If you’re my age (or about my age) you’ll remember these. Flannel-lined nylon shells with two slash pockets on the outside, done up with snaps that were usually painted to match the nylon color, which was usually dark blue, but sometimes black or green. They must have been manufactured or or imported by the millions, because every teenage male I knew in high school (it seemed) owned one.
They probably had some maker’s label inside, but none of us paid any attention to those. We wore those with shirts, jeans, boots the brand of which largely didn’t matter. I have a vague notion of brand consciousness emerging around that time with Levi’s “501″ campaign, but other than that, the only thing I really remember being branded was “pocket” calculators, and that was because we all knew that TI SR-10s were the best. :-)
Branding is pervasive. I noticed when my kids started to attend high school that it had become fashionable not to remove the cloth band from a suit’s sleeve–the band that had the maker’s name and logo attached to it. To me, having that band looked gauche. To them, it was an announcement about the suit. Hmmm.
A few years ago, I took my daughter to visit a Midwestern college she was thinking of attending. After lunch, we wandered around the student center (why do no colleges have student unions any more?) and looked at the poster vendors, books, t-shirt sellers, etc. My daughter found a shirt she wanted, so I pulled out my purple wallet and immediately the vendor (a student herself) started to “ooh” and “ahh” at my North Face wallet.
At this point, I can only think of this image:
What is it about brands? What does it matter?

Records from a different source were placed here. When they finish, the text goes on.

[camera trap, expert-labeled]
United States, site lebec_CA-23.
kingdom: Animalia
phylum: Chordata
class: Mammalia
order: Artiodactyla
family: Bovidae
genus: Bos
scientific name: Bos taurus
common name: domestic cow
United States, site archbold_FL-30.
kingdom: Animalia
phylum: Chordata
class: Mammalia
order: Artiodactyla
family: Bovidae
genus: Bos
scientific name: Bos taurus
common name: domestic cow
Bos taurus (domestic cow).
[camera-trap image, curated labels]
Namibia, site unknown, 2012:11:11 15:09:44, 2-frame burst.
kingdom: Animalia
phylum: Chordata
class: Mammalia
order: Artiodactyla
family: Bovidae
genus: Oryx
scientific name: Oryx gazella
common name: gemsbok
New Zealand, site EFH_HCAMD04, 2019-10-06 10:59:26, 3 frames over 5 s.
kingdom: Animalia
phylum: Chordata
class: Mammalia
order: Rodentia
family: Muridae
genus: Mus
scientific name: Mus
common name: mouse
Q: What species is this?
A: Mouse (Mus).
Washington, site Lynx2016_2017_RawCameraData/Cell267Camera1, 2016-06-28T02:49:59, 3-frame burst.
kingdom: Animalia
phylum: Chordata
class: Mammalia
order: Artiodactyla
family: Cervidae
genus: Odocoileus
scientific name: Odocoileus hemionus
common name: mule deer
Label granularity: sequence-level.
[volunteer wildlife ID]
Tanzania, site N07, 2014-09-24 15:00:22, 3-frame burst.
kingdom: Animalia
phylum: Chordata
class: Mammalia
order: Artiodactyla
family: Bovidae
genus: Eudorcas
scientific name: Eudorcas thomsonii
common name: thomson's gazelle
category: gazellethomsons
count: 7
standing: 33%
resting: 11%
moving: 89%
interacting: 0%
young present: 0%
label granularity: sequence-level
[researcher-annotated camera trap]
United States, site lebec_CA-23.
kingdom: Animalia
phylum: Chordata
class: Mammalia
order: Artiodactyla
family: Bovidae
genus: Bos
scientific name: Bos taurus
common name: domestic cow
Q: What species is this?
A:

I’ve written before about the importance of brand and identity. And I’m subject to it as well. But that doesn’t mean I can’t become a little brand-agnostic. Or nostalgic for a time when brands were considerably less important.
OK, brain fart. I was about to write about how cool it is to shop at Goodwill and how that frees me from brand consciousness. After all, I’m wearing stuff from Goodwill right now. Then I realized something. I’m not just wearing stuff from Goodwill. I’m wearing a Brooks Brothers shirt that I bought at Goodwill. When I pick out clothing like shirts, pants, ties at a thrift store, I’m still very conscious of branding. It’s not “look at this cool thing I got for $5!” It’s “look at this cool brandname thing I got for $5!”t
Ugh. What to do?
What to do is this. Remember the True Purpose of Branding. That True Purpose is just to distinguish what you’re selling from what someone else is selling. But distinction is not necessarily about being better. Sometimes, it’s just about being different. And that’s fine.
But look at things for what they are, their functionality. Prestige is for suckers.
Now hand me my windbreaker. I’ve got to go outside.